Isabel Magowan: Dress Rehearsal

June 07-July 28, 2017
EERDMANS 14 East 10th Street New York, NY

”ISABEL MAGOWAN’S PICTURES OFFER A PARTICULAR VIEW INTO A LIFE OF AMERICAN PRIVILEGE, BUT WITH AN IRONIC, SARDONIC TWIST. EXECUTED WITH TECHNICAL PERFECTION, SHE EXPLORES THEMES OF SELF IMAGE AND WORTH, AND MOMENTS OF INNER CLARITY AND SUBTLE DARKNESS. THESE HEIGHTENED, SATURATED PHOTOGRAPHS E ORTLESSLY BLUR MELODRAMA WITH MOMENTS OF TRUE INTIMACY.”—GREGORY CREWDSON

ISABEL MAGOWAN was born and raised in Manhattan and currently lives in Brooklyn. She received a BA in History from Wesleyan University in 2011 and an MFA in Photography from Yale School of Art in 2015. Through photography and video, she attempts to unlock the impact that codified social norms have on forming the belief systems that underlie our personal interactions. Her work often addresses concepts of beauty, expectation, and being in the public eye—issues that stem from her formative experience as a child performer. She is interested in the ways in which performance and ritual mask nightmare. Her images seek to probe rather than dismiss the artificial constructs of our lives, creating ambiguities that defy easy resolution. She is a 2017 winner of the Magenta Foundation’s Flash Forward competition. Her work has been featured in numerous digital and print publications, including New York magazine, The New Yorker, and the Los Angeles Times. Among her clients are A+E Networks and Lifetime Television. Magowan’s work has been exhibited at Green Gallery (Yale School of Art), Regen Projects (Los Angeles), and Danziger Gallery (New York). Her first solo exhibition, Dress Rehearsal, is co-presented by Jane Stubbs and Emily Eerdmans at Eerdmans Fine Art, 14 East 10th Street, New York.

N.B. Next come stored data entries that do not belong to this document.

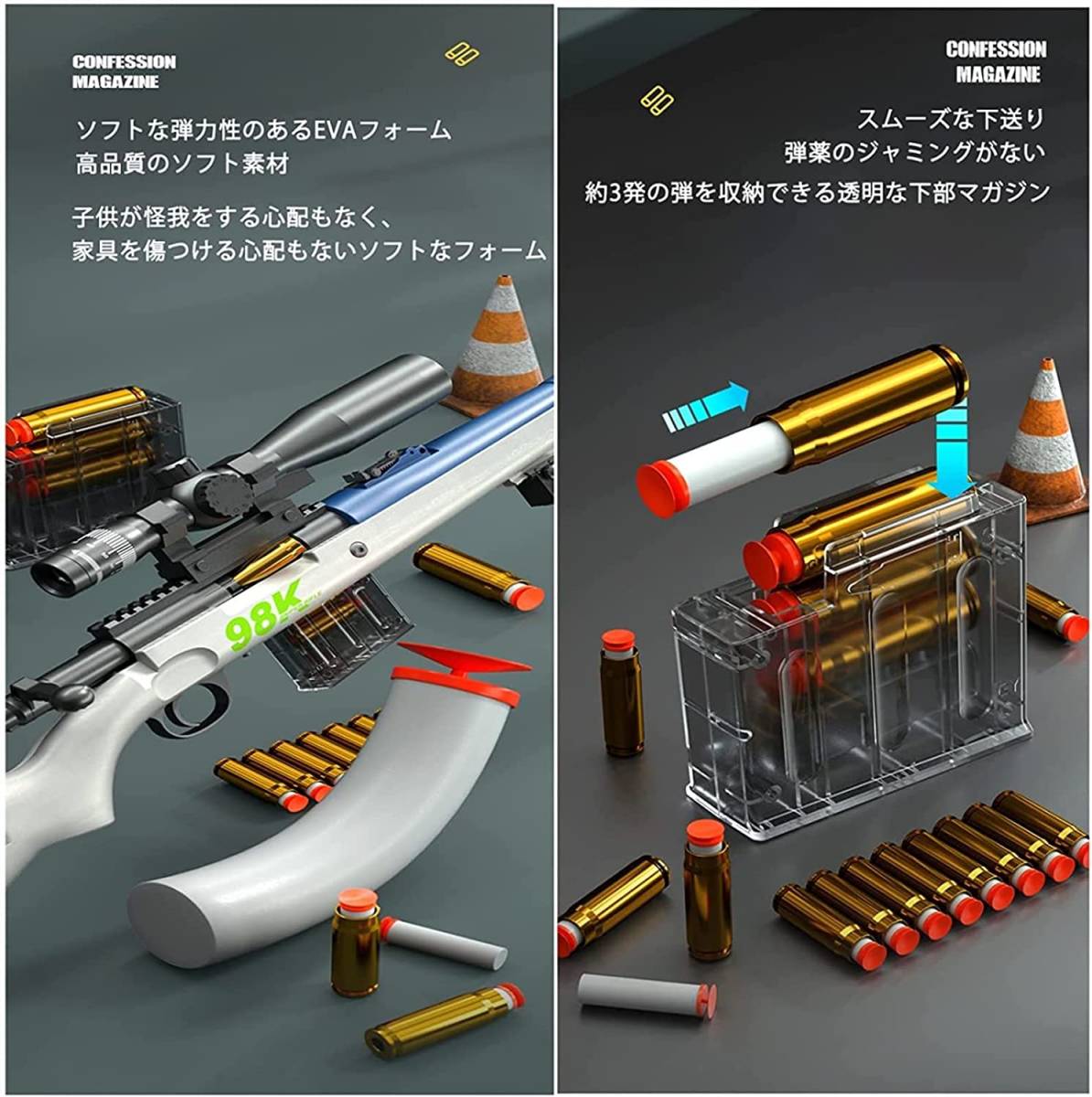 CONFESSION MAGAZINE

ソフトな弾力性のあるEVAフォーム
高品質のソフト素材

子供が怪我をする心配もなく、
家具を傷つける心配もないソフトなフォーム

98K

CONFESSION MAGAZINE

スムーズな下送り
弾薬のジャミングがない
約3発の弾を収納できる透明な下部マガジン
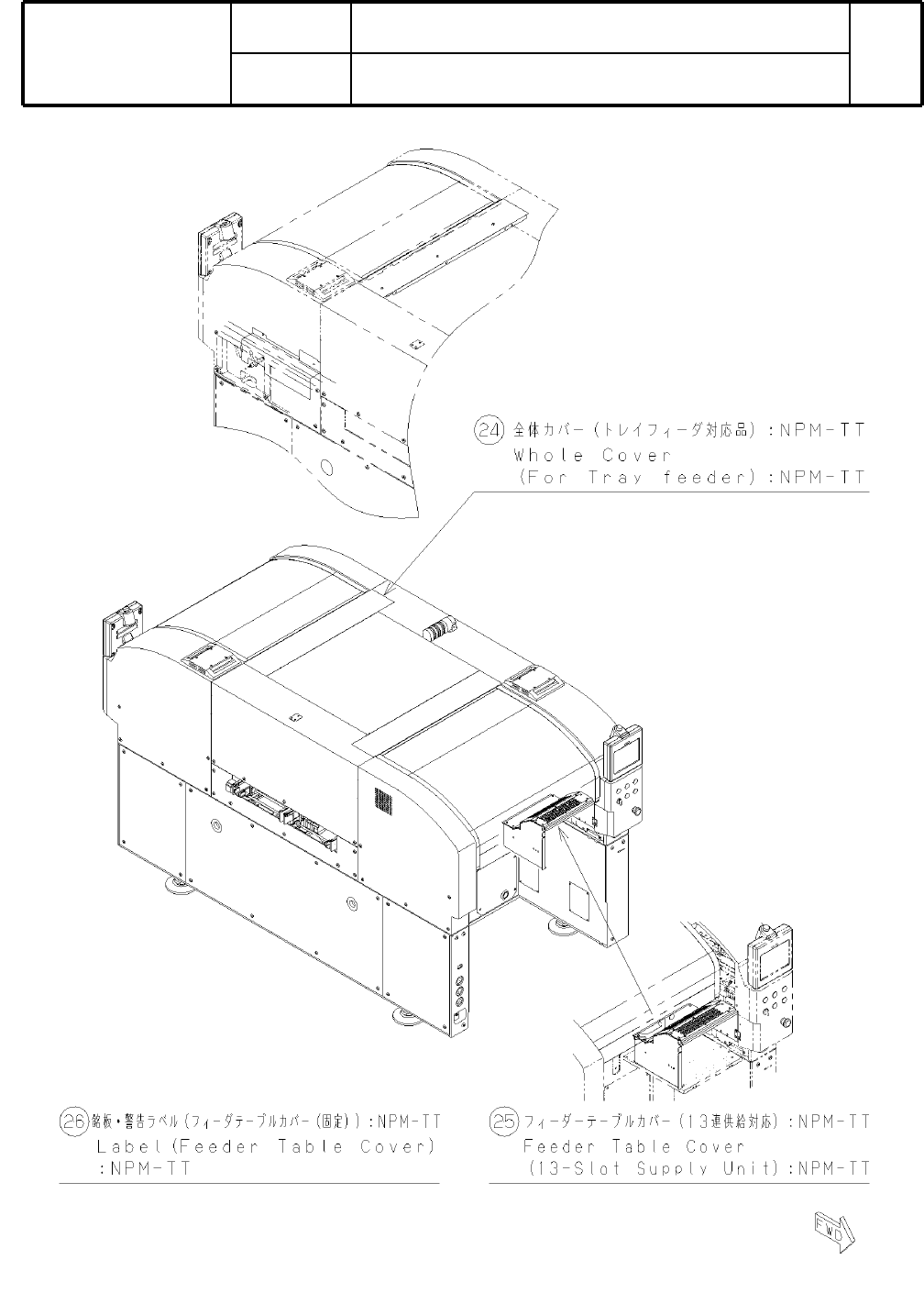 24 全体カバー（トレイフィーダ対応品）：NPM-TT
Whole Cover
(For Tray feeder):NPM-TT

26 銘板・警告ラベル（フィーダテーブルカバー（固定））：NPM-TT
Label(Feeder Table Cover)
:NPM-TT

25 フィーダーテーブルカバー（13連供給対応）：NPM-TT
Feeder Table Cover
(13-Slot Supply Unit):NPM-TT

FWD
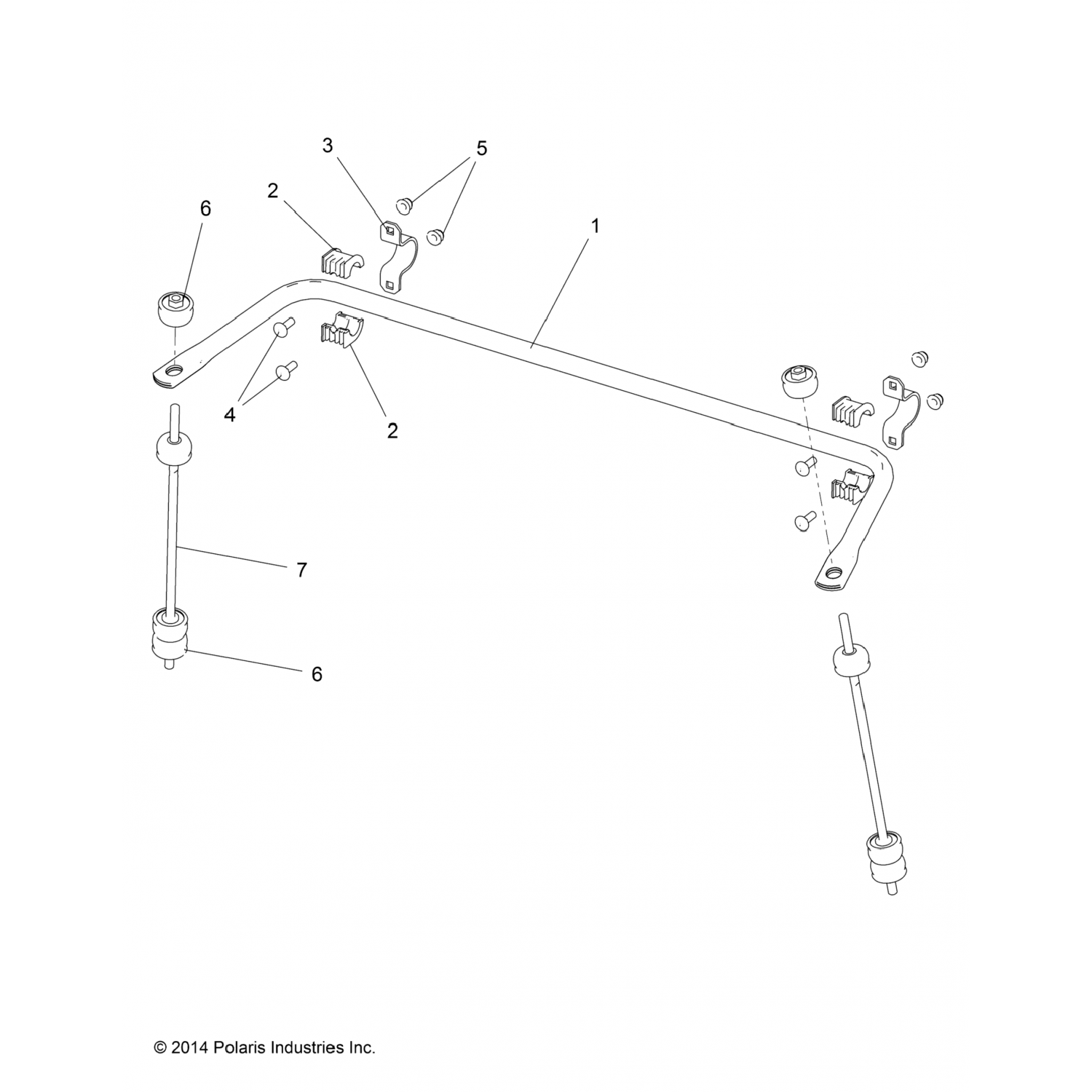 3
5
2
6
1
4
2
7
6
© 2014 Polaris Industries Inc.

For some children, youth is just a dress rehearsal for something greater: artistic accolades, professional excellence, an advantageous marriage. Isabel Magowan’s first solo show, Dress Rehearsal, depicts people—mostly girls on the cusp of adulthood—whose lives and identities have been buoyed by pageantry and anticipation, but who are arriving at the moment of realizing that their expectations are structurally unsound.

Magowan’s pictures of young people are claustrophobic. The subjects either rehearse an adulthood they don’t seem to want, or they seize a sinister power whose cost they cannot yet assess. A girl gazes uncertainly into a mirror, ignoring the coquettish collar ru es that swat at her cheeks, while another stares dead-eyed at the camera in the midst of a perfect split, her mouth unyielding in spite of the childish flower perched on her chest. Most of the girls in Magowan’s images seem both practiced and eerily possessed—they’re in costume, they’re aware of the camera, and their body language is prescribed. In the only picture that appears unpoised, two girls drag their limp friend across a carpet that resembles broken glass. They could be playing a game, or dumping a body; Magowan seems to imply that one could lead to the other.

As they stare into the future, the young subjects of Dress Rehearsal would likely not see themselves in the adults that populate Magowan’s work; their vision of adulthood—the future for which these young hopefuls have rehearsed—has degraded beyond recognition. A bare-breasted woman and mannequin, both at a loss, sit side by side in abrasive morning light; a man surrounded by a rainbow of phallus-shaped lightbulbs gives the camera a sinister and seductive glance. These are adults who want to be seen as much as the children in Magowan’s images want to be seen, but it’s as though a life of inhabiting the fantasies of adolescence has left them bereft, marooned into confusion, despair, or dangerous eccentricity.

It’s fitting, then, that what all of Magowan’s subjects have in common is the risk of being devoured by their surroundings. The three girls in picnic-checker dresses, lips painted the same scarlet as the walls, seem to emanate from the room, rather than inhabit it. The bare skin of the prepubescent boy slumped in a lawn chair matches the face of the airbrushed woman on the magazine laid across his chest. To see objects and environments blending with people is menacing on its face, but each encroaching room or garment in Magowan’s work also represents a narrative into which her subjects have grown. At heart, Dress Rehearsal is about the stories we’re told—ones about success, gender, wealth, or poise—that constrict ambition, agency, and self-knowledge with catastrophic results.